What this exercise asks
[a] Print the passage of the article on The Family Man between "Original release" and "CBS from NBC.", inclusive.
[b] Summarize the article on The Family Man in two sentences, please.
[c] Carry the article on The Family Man forward from its final sentence.

- The Family Man opening title
- Genre: Sitcom
- Created by: William Bickley Michael Warren
- Developed by: Thomas L. Miller Robert L. Boyett
- Written by: William Bickley Michael Warren Martha Williamson Brian Bird John Steven Owen Chuck Tately Kevin White Pamela Wick Susan Cridland Wick
- Directed by: Richard Correll Mark Linn-Baker Judy Pioli
- Starring: Gregory Harrison John Buchanan Scott Weinger Matthew Brooks Ashleigh Blair Sterling Al Molinaro
- Theme music composer: Jesse Frederick Bennett Salvay
- Composers: Jesse Frederick Bennett Salvay Steven Chesne
- Country of origin: United States
- Original language: English
- No. of seasons: 1
- No. of episodes: 22 (1 unaired)

Production
- Executive producers: Thomas L. Miller Robert L. Boyett William Bickley Michael Warren Ross Brown
- Producers: Martha Williamson James O'Keefe Chuck Tately Kevin White Joe Fisch Myron Lee Nash
- Camera setup: Film; Multi-camera
- Running time: 30 mins. (approx)
- Production companies: Catalina Production Group Miller-Boyett Productions Lorimar Television

Original release
- Network: CBS
- Release: September 11, 1990 – July 17, 1991

= The Family Man (American TV series) =

American sitcom

The Family Man is an American sitcom that aired on CBS from September 11, 1990, to July 17, 1991. The series, starring Gregory Harrison, was created by William Bickley and Michael Warren, who also served as executive producers with Thomas L. Miller and Robert L. Boyett. Martha Williamson served as supervising producer, with Ross Brown as co-executive producer. In addition to being produced by Lorimar Television and Miller-Boyett Productions, the show was also under the Catalina Television marque (Harrison's production company).

Lasting for 22 episodes, The Family Man originally aired on Saturday nights at 8 p.m. alongside the established Miller-Boyett series The Hogan Family, which had moved to CBS from NBC.

==Premise==
The Family Man was Harrison's first television starring vehicle since his most-popular role of Dr. "Gonzo" Gates on Trapper John, M.D. in 1986, just before that series ended. Harrison assumed this series directly from Lorimar Television after playing the featured role of businessman Michael Sharpe in the ninth (final) season of the CBS drama Falcon Crest, another Lorimar show.

Harrison played Los Angeles fire captain Jack Taylor, a recent widower trying to hold his family together with inept help from his father-in-law Joe Alberghetti (Al Molinaro, also returning to series TV after many years off, and in his third Miller/Boyett sitcom). Joe's stay with the family after his daughter Teri's death was supposed to be temporary, but by the end of the pilot, after Jack and his kids showed how much they needed him in their lives, he decided to permanently move out from New York City. Jack's four children were 16-year-old Jeff (John Buchanan), headstrong and athletic; 14-year-old Steve (Scott Weinger), the resident troublemaker who was working to improve himself and his self-image; 11-year-old Brian (Matthew Brooks), who had the hardest time dealing with his mother's death; and wise-beyond-her-years 6-year-old Allison (Ashleigh Blair Sterling), who could do no wrong.

Given material
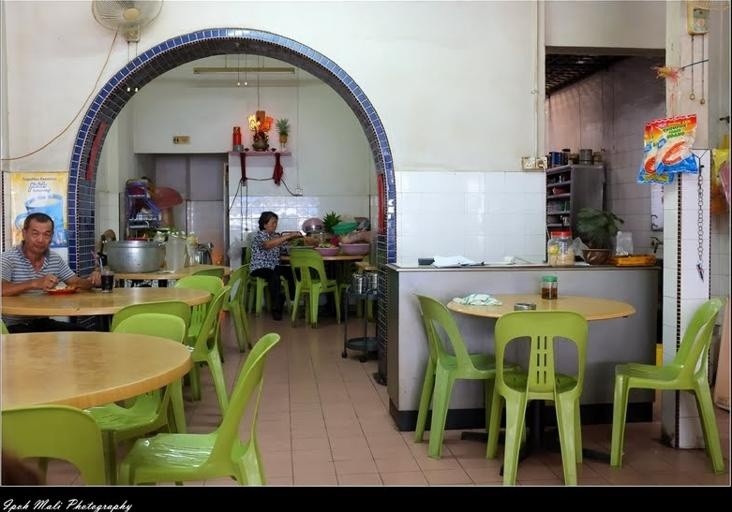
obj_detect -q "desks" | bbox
[387,261,659,433]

Expected results
[a]
Original release
- Network: CBS
- Release: September 11, 1990 – July 17, 1991

= The Family Man (American TV series) =

American sitcom

The Family Man is an American sitcom that aired on CBS from September 11, 1990, to July 17, 1991. The series, starring Gregory Harrison, was created by William Bickley and Michael Warren, who also served as executive producers with Thomas L. Miller and Robert L. Boyett. Martha Williamson served as supervising producer, with Ross Brown as co-executive producer. In addition to being produced by Lorimar Television and Miller-Boyett Productions, the show was also under the Catalina Television marque (Harrison's production company).

Lasting for 22 episodes, The Family Man originally aired on Saturday nights at 8 p.m. alongside the established Miller-Boyett series The Hogan Family, which had moved to CBS from NBC.

[b] The Family Man was an American sitcom starring Gregory Harrison that aired on CBS from September 11, 1990, to July 17, 1991, lasting 22 episodes. Harrison played Los Angeles fire captain Jack Taylor, a recent widower raising four children with inept help from his father-in-law Joe Alberghetti, played by Al Molinaro.

[c]
Stories focused on Jack's unique relationships with each of his children, the problems and adjustments of a suddenly-motherless household, and the misadventures and scrapes of the growing brood. Jack's high-demand job as fire captain also had prominence; his charges and best buddies at the firehouse included Gus Harbrook (Edward Winter), Eddie Cooper (Peter Parros), and the younger Ted Reinhard (Adam Biesk), who could always be counted on to shake things up. They also joined him for poker night in almost every episode. Adding some adult female perspective was the Taylors' next-door neighbor Hilary Kozak (Gail Edwards), a divorcee whose young son Patrick (Josh Byrne) was Allison's best friend. Hilary was originally a potential love interest for Jack, but it never quite happened.

Upon the show's return in June 1991, after a seven-month hiatus, firefighters Gus and Ted were dropped from the cast, leaving only Eddie regularly in evidence at Jack's poker nights as well as at the firehouse. The rest of the cast remained intact, but coming into the picture was pretty local news reporter Jill Nichols (Nancy Everhard), who first met the stolid fire captain on assignment during an interview. Sparks flew instantly and they began dating.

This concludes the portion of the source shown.